Unlike some previous years, including last year's controversial Clint Eastwood commercial, Sunday's Super Bowl made it through halftime without controversy. And having watched an imaginative Beyonce show and an inspirational Chrysler tribute to the armed forces, America sat down for the final 30 minutes of football... only for the game to be disrupted by a sudden power outage.
The outage did much more than turn off half the stadium's lights and cause a 34 minutes delay. It also provided for a dramatic shift in game's momentum.
After dominating the San Francisco 49ers and cruising to a comfortable 22 point lead -- an historically insurmountable Super Bowl gap -- the Baltimore Ravens dramatically lost momentum and control of the game.
They gave up a quick 17 straight points. They even allowed the 49ers to get within 2 points. And, with less than 2 minutes to go, they were on the verge of losing the game.
Unfortunately, this sequence -- of positive momentum, a sudden negative shock, and a subsequent sapping of growth energy -- has been a too-familiar one for the U.S. economy in recent years. Indeed, many economists feel that the U.S. still faces such a risk today.
Gradual job creation and a recovering housing sector are contributing to steady economic healing and providing for a better tone and momentum. But the improvements are not yet strong enough for a definitive breakout from years of unusually sluggish growth, persistently high unemployment and increasing income and wealth inequalities.

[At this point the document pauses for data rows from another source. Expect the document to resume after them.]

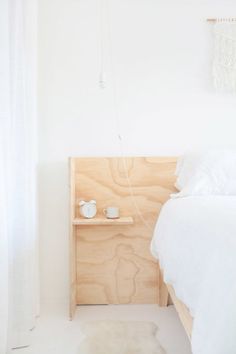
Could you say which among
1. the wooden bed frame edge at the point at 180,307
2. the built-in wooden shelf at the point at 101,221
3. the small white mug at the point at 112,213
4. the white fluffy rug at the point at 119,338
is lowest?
the white fluffy rug at the point at 119,338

It is important for the economy to gain stronger economic momentum; and, therefore, it is critical that Congress avoid causing a partial power outage.
To minimize a potential spoiler role, Congress needs to find a way to overcome its rolling fiscal crises. By doing so, it would also be in a much better position to cooperate with the Administration to increase jobs, to improve infrastructure and education, and to address housing finance problems.
What about the game? Well, the Ravens did manage to just -- and I mean just -- hang on. And by winning the Super Bowl in a dramatic fashion, they also avoided going down in history as owners of the biggest Super Bowl collapse of all time (the record for the biggest blown lead remains at 10 points).
Given its incredible innovation and entrepreneurship, the U.S. economy could also eventually overcome another sudden power outage caused by Congress. But rather than create unnecessary damage and tensions, wouldn't it be better form Congress to pivot from disruptor to enabler?